Collected data:
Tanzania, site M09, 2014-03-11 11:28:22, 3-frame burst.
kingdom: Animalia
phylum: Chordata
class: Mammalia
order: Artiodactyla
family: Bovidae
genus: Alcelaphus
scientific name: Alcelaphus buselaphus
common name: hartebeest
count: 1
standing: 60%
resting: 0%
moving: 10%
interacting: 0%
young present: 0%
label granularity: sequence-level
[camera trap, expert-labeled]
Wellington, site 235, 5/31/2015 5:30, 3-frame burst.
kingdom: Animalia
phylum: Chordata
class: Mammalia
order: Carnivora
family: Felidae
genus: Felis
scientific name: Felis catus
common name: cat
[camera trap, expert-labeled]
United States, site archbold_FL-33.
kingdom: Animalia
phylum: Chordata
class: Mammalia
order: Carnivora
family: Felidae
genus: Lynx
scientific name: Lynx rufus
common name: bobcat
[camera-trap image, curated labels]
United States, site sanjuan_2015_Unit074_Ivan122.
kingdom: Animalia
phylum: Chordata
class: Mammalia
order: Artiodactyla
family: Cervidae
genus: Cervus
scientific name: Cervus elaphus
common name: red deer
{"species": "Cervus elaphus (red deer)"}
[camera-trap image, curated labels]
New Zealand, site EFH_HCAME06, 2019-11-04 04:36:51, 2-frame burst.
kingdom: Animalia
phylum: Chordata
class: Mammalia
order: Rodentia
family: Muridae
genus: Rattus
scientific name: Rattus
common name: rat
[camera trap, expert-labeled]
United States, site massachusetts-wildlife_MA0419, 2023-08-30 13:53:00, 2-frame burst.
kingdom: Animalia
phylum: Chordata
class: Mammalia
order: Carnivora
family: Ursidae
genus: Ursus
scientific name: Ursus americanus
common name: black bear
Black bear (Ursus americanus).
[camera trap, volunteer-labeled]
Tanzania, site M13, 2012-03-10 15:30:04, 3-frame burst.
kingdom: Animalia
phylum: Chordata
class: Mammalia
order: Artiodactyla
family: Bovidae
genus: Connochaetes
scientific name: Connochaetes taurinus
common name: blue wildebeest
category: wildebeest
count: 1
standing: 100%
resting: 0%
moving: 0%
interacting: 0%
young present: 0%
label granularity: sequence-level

● **WHAT THE TASK REQUIRES**
Set down the entries above again, word for word.

● **SOLUTION**
Tanzania, site M09, 2014-03-11 11:28:22, 3-frame burst.
kingdom: Animalia
phylum: Chordata
class: Mammalia
order: Artiodactyla
family: Bovidae
genus: Alcelaphus
scientific name: Alcelaphus buselaphus
common name: hartebeest
count: 1
standing: 60%
resting: 0%
moving: 10%
interacting: 0%
young present: 0%
label granularity: sequence-level
[camera trap, expert-labeled]
Wellington, site 235, 5/31/2015 5:30, 3-frame burst.
kingdom: Animalia
phylum: Chordata
class: Mammalia
order: Carnivora
family: Felidae
genus: Felis
scientific name: Felis catus
common name: cat
[camera trap, expert-labeled]
United States, site archbold_FL-33.
kingdom: Animalia
phylum: Chordata
class: Mammalia
order: Carnivora
family: Felidae
genus: Lynx
scientific name: Lynx rufus
common name: bobcat
[camera-trap image, curated labels]
United States, site sanjuan_2015_Unit074_Ivan122.
kingdom: Animalia
phylum: Chordata
class: Mammalia
order: Artiodactyla
family: Cervidae
genus: Cervus
scientific name: Cervus elaphus
common name: red deer
{"species": "Cervus elaphus (red deer)"}
[camera-trap image, curated labels]
New Zealand, site EFH_HCAME06, 2019-11-04 04:36:51, 2-frame burst.
kingdom: Animalia
phylum: Chordata
class: Mammalia
order: Rodentia
family: Muridae
genus: Rattus
scientific name: Rattus
common name: rat
[camera trap, expert-labeled]
United States, site massachusetts-wildlife_MA0419, 2023-08-30 13:53:00, 2-frame burst.
kingdom: Animalia
phylum: Chordata
class: Mammalia
order: Carnivora
family: Ursidae
genus: Ursus
scientific name: Ursus americanus
common name: black bear
Black bear (Ursus americanus).
[camera trap, volunteer-labeled]
Tanzania, site M13, 2012-03-10 15:30:04, 3-frame burst.
kingdom: Animalia
phylum: Chordata
class: Mammalia
order: Artiodactyla
family: Bovidae
genus: Connochaetes
scientific name: Connochaetes taurinus
common name: blue wildebeest
category: wildebeest
count: 1
standing: 100%
resting: 0%
moving: 0%
interacting: 0%
young present: 0%
label granularity: sequence-level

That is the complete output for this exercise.